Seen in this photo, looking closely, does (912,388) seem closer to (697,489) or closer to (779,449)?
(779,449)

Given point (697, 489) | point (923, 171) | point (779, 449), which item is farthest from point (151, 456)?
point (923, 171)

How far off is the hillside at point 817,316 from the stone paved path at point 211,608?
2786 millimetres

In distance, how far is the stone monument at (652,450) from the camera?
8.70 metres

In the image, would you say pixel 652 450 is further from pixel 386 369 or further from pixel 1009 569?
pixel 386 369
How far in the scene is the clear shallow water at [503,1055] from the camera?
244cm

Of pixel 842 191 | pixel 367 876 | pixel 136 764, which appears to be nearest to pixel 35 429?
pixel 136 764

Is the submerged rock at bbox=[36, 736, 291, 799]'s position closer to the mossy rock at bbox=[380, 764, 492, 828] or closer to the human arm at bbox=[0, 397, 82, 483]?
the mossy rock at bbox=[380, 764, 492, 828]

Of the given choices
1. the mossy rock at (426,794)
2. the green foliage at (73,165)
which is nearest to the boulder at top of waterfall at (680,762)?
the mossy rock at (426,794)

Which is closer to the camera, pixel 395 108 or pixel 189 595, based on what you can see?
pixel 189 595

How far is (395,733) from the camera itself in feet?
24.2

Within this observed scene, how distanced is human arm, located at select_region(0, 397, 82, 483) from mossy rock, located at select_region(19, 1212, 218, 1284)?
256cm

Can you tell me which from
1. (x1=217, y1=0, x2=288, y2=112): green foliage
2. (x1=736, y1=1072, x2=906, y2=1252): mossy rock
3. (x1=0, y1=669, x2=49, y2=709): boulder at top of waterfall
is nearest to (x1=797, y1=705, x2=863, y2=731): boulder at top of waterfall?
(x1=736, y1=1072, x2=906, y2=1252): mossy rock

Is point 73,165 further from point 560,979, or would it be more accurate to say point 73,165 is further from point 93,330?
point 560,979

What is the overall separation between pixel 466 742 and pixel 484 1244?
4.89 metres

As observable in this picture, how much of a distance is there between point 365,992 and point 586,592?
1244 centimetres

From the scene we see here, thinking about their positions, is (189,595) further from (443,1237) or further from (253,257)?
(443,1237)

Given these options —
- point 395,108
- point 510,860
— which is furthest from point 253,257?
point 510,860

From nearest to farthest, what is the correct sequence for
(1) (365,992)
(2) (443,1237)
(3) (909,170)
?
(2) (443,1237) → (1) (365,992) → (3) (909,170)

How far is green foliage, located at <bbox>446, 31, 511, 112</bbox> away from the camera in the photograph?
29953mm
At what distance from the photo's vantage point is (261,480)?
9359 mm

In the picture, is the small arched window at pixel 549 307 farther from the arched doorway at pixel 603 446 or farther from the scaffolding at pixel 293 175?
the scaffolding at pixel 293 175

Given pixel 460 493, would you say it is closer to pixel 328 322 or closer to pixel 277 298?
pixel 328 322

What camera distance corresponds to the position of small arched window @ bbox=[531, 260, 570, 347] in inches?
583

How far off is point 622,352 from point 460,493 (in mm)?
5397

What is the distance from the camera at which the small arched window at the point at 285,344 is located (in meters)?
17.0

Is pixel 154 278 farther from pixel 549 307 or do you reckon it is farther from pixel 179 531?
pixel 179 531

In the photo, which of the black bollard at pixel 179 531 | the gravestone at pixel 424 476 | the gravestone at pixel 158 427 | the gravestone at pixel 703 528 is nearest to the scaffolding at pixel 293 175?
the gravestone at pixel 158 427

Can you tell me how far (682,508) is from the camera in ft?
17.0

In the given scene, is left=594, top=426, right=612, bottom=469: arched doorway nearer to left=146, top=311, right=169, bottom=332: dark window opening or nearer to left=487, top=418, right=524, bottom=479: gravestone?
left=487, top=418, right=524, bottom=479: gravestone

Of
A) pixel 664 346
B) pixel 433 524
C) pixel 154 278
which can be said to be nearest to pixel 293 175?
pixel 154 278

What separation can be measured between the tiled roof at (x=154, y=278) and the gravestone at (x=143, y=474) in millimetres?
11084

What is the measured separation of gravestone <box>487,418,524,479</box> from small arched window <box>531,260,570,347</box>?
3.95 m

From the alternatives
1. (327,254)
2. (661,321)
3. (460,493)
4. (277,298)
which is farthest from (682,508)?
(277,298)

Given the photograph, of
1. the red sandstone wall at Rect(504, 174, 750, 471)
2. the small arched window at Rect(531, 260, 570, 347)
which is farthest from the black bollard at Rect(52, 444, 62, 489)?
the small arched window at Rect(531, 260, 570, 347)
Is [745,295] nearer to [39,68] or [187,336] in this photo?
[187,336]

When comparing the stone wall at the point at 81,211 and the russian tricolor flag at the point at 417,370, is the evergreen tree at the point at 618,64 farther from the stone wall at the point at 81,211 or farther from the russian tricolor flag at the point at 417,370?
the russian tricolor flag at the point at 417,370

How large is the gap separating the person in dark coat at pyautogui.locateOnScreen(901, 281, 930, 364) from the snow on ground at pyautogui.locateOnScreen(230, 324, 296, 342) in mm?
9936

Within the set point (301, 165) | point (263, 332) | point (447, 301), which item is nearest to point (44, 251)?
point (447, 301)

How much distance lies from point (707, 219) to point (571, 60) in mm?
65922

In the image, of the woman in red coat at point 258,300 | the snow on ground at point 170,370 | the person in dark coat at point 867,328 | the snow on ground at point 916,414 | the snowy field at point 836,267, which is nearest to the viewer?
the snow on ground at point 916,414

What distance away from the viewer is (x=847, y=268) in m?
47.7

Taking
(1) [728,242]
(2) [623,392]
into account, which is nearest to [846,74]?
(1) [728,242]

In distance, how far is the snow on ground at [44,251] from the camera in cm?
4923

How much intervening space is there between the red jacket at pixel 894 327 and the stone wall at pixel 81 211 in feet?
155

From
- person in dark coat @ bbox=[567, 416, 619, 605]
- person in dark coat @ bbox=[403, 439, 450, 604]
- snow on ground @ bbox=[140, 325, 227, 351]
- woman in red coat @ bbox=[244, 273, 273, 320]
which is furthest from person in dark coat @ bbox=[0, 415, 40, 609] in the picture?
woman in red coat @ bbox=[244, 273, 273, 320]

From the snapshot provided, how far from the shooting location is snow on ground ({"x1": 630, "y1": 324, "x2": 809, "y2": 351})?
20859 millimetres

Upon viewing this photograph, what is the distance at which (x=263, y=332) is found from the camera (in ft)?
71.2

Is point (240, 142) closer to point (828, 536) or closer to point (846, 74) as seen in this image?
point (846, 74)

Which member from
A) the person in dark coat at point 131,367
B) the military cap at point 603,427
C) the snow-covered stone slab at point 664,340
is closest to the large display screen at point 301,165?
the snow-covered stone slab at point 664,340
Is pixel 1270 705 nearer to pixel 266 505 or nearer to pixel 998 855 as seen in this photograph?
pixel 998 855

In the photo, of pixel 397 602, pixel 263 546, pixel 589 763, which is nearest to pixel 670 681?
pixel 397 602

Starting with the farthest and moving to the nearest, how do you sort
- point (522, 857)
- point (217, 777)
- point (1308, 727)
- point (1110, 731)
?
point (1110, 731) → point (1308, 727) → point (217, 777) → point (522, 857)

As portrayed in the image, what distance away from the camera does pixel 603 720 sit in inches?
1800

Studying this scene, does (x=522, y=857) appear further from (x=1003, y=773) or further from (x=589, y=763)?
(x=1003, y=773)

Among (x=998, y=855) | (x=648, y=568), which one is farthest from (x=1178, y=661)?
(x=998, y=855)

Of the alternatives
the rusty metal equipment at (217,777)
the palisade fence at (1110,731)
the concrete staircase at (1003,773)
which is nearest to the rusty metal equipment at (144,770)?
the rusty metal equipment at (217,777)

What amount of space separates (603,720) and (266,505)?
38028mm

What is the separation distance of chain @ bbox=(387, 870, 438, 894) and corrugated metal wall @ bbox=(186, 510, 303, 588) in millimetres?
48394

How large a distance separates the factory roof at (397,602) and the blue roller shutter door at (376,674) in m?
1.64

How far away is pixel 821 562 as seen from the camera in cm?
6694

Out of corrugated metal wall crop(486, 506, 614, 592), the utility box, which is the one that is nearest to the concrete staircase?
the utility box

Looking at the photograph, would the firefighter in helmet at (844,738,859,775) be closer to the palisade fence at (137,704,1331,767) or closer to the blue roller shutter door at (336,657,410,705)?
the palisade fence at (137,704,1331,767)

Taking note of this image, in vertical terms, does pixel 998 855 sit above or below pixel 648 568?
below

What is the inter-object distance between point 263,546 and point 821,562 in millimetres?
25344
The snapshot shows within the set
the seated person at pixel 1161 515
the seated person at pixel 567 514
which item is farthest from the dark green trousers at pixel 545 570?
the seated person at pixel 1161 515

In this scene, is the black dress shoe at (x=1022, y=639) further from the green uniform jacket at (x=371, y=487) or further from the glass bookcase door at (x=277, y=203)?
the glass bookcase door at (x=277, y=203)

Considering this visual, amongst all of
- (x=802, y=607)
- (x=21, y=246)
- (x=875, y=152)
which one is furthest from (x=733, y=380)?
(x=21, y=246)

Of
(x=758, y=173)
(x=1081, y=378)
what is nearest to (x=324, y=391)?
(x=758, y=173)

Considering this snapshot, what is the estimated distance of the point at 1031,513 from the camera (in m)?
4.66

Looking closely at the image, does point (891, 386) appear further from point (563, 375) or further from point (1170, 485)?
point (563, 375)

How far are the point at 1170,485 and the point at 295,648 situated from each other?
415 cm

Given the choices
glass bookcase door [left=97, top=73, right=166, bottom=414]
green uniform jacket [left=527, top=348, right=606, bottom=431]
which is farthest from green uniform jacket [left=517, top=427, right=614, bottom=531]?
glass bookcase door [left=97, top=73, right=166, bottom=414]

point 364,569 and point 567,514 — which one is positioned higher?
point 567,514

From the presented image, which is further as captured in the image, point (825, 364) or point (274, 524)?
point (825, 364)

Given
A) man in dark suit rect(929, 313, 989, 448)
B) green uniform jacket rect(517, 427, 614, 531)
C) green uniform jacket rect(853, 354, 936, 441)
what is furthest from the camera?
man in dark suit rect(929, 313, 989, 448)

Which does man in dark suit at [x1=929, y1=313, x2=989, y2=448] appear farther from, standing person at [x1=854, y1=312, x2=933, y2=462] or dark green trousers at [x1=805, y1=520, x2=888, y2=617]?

#####

(Given request) Quote the lines of the listing above that run from the line with "Considering this snapshot, what" through its last line, both included, and nothing else.

(Response to the task)
Considering this snapshot, what is the estimated distance of the point at 1031,513 from the camera (in m)?
4.66

Looking closely at the image, does point (891, 386) appear further from point (563, 375) or further from point (1170, 485)?
point (563, 375)

How far are the point at 1170,485 and the point at 295,648 situated from each other?
415 cm

Given the choices
glass bookcase door [left=97, top=73, right=166, bottom=414]
green uniform jacket [left=527, top=348, right=606, bottom=431]
which is farthest from green uniform jacket [left=517, top=427, right=614, bottom=531]?
glass bookcase door [left=97, top=73, right=166, bottom=414]

point 364,569 and point 567,514 — which one is positioned higher?
point 567,514

From the presented image, which is further as captured in the image, point (825, 364) or point (274, 524)?
point (825, 364)

Given
A) man in dark suit rect(929, 313, 989, 448)
B) green uniform jacket rect(517, 427, 614, 531)
C) green uniform jacket rect(853, 354, 936, 441)
what is furthest from the camera?
man in dark suit rect(929, 313, 989, 448)

Which does man in dark suit at [x1=929, y1=313, x2=989, y2=448] appear farther from, standing person at [x1=854, y1=312, x2=933, y2=462] or dark green trousers at [x1=805, y1=520, x2=888, y2=617]?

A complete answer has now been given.